Wheat harvest could be biggest since 2008
The UK wheat harvest could be the highest for six years helped by good growing weather, with crop experts hoping for plenty of July sunlight.
Sunny conditions in July with day temperatures not too high should help push up yields and a final harvest to well above 15m tonnes.
“With a bright July there should be the potential for high yields,” says Roger Sylvester-Bradley, head of crop performance at crop scientist group Adas.
He adds that the wheat crop looks well set up and there is a need for bright weather, cool nights and no July heatwave in the current grain-filling period to fulfil the crop’s potential.
Adas is optimistic over the crop’s yield promise given good plant growth, reasonable disease control and adequate moisture, although blackgrass is an issue in some crops.
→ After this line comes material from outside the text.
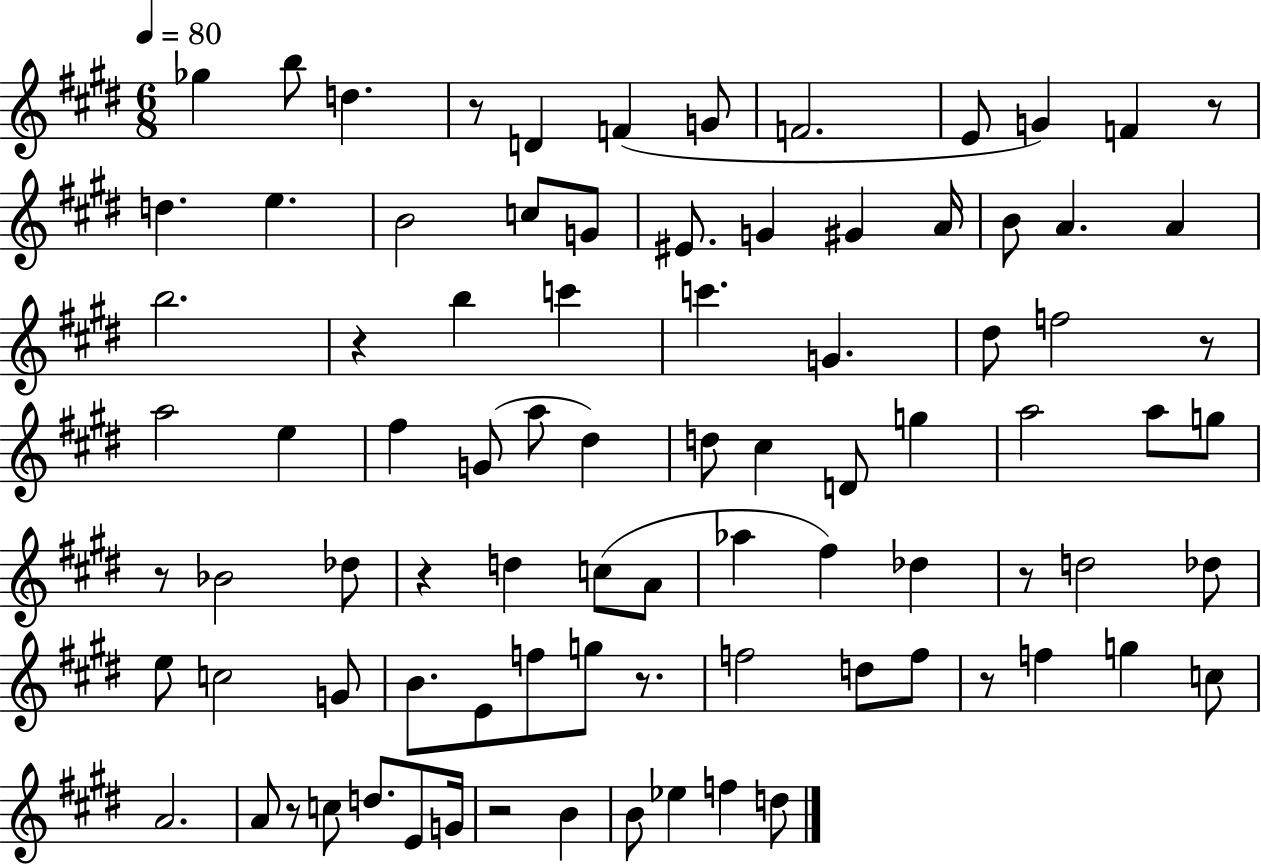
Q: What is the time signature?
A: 6/8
Crops are generally healthy in Lincolnshire with yields only held back by scattered signs of take-all disease, bad blackgrass infestations and patches where fungicides sprays have missed.
“Crops look pretty good but they need some sunshine and not to be burnt off by too hot weather,” says Christine Lilly, technical manager at distributors Frontier.
She says brown rust is creeping into some crops further south in the Cambridgeshire area, where yellow rust and septoria is still seen.
Grain traders are edging their estimates of the wheat harvest ahead as they sees yields looking promising although prices are under pressure from a potentially big continental European crop.
Jonathan Lane, trading manager at Gleadell, says yields look to be good due to the ideal growing conditions.
“I believe a 15.4m tonne crop will not be unreasonable given the near ideal growing conditions,” he says.
A 15.4m tonne crop would be the highest wheat crop since 2008’s record crop of 17.2m tonnes, and well ahead of last year’s 11.9m tonne harvest.
He says reports of a good early start to the European harvest is putting pressure on prices, with feed wheat for November below £140/t ex-farm.
Philip Darke, managing director of the UK’s biggest storage co-operative Camgrain, says wheat crops look good across its trading area from the Welsh borders to the East coast.
“The potential of the crop is shown by it coming into ear about 10 days earlier than normal,” he says.
The group, based near Cambridge, takes in about 500,000t of combinable crops into its four stores annually and expects the rapeseed harvest to get under way next week.
Jack Watts, senior analyst at the HGCA, says there is potential for a good wheat crop and prospects for the harvest look good.
“With the current rain and sunshine and a long grain-filling period, there is growing optimism towards the crop,” he says.